Sometimes a result is obvious. In this case, 10.5% of the people in the control group received detentions. In your sample of 141, only 6 received detentions. The chance of six or fewer detentions in any random sample of 141 from the control group is given by the Binomial distribution with parameters 141 and 0.105; a calculation gives it as 0.63%, which is low. However, the value of 10.5% is a little uncertain. The right way to make this comparison is with a one-sided test of proportions. It gives a p-value of 1.17%, low enough to provisionally conclude your treatment group is unlike the control: significantly fewer people got detentions.
However, your question actually is about the numbers of detentions rather than how many people received them. Although you could try to use a test that assumes the underlying distributions are Poisson, there is strong evidence they are not. The check is simple: the average number of detentions per student in both groups is $0.14463$ and the Poisson distribution with that average doesn't reproduce either set of data accurately. In particular, the Poisson distribution with this mean tells us to expect around 19 detentions in the study group (there were only 8) and to expect no people had more than four detentions in the control group (there 30 of them). You could apply a formal test, such as a chi-squared test, but the result is so obvious that there's no need: abandon the Poisson hypothesis.

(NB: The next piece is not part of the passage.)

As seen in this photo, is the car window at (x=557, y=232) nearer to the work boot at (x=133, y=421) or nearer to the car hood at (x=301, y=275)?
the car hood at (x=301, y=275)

That brings us to the ultimate question: are your data consistent with a hypothesis of no intervention effect? A simple way to assess that is to draw many samples of size 141 from the control group and compare their detention counts to the eight in the study group. Here are the results of a million such samples:
Almost all of these million random samples had more than eight detentions (as marked by the vertical red bar). Only 0.97% of them had eight or fewer. This is moderately good evidence that the intervention lowered the number of detentions.